We got no overtime, PERIOD. No sick days or vacation either. We got Thanksgiving, Christmas and New Year's off... without pay. My first year that was three days without pay between Thanksgiving and New Year's. Then they bumped it up to TWO unpaid days off for those holidays, so for the past two years I had SIX unpaid days between Thanksgiving and New Years. The project manager for HP (a generally decent guy) couldn't understand why I wasn't visiting my family in Chicago for Christmas. I told him, "I can't afford to."
 
We got no overtime, PERIOD. No sick days or vacation either. We got Thanksgiving, Christmas and New Year's off... without pay. My first year that was three days without pay between Thanksgiving and New Year's. Then they bumped it up to TWO unpaid days off for those holidays, so for the past two years I had SIX unpaid days between Thanksgiving and New Years. The project manager for HP (a generally decent guy) couldn't understand why I wasn't visiting my family in Chicago for Christmas. I told him, "I can't afford to."

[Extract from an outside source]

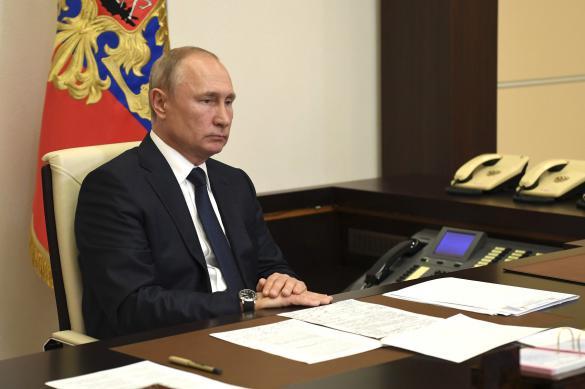 Путин рассказал о поддержке социальных работников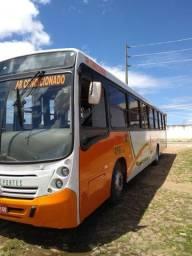 Ônibus com 50 lugares e ar-condicionado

that sucks...maybe you should work harder;)
 
I worked a "fun job" for a while. By "fun" I mean that it wasn't for the money. I did have fun there, but it was "at-will" employment which means that they could terminate your employment (and you could quit) without any notice. No one ever quit of course (because they needed their jobs), but good people lost their jobs because they couldn't keep up with ridiculous manager-imposed quotas that continually increased. I saw a lot of people let go and a lot of new morons get hired for even less money. It turned out that the manager was imposing quotas far and above what the company mandated, and making himself tidy little bonuses. After I figured it out and had enough, I said "I'm done" and walked out. The manager said "Wait a minute..you're going? Just like that?" This is the same guy who fired a dozen people over a 6-month period, and never gave them a moment's notice, but was indignant that I just got tired of it and left. They fired him three months later. I believe there was a party, with cake. :)
 
Howdy

Howdy,
I'm learning a lot about many of you.
It's interesting. Many here will succeed or fail because of their ideology or work ethic. Some, who may well be good workers, will make it or not because of attitude.
I can't imagine anyone staying somewhere when he or she feels abused. If you stay you are allowing whatever abuse you are suffering to happen to you. It strikes me as an abused wife who stays with her husband and continues to soak up the abuse. I have never been one to be taken advantage of or treated poorly for money. I have been lucky. I have had a few jobs I hated over the years but never for long. I walked off a $60,000.00 a year job during the Clinton administration and took up driving a school bus because I had been lied to. That one and probably a half dozen other jobs over the years due to unkept promises. I was like the Three Stooges, always working or looking for work and spent little time unemployed.
I really have been lucky, but I have never regretted leaving a place where I was mistreated or unhappy, nor would I ever let anyone treat me in a way I didn't like for any amount of money.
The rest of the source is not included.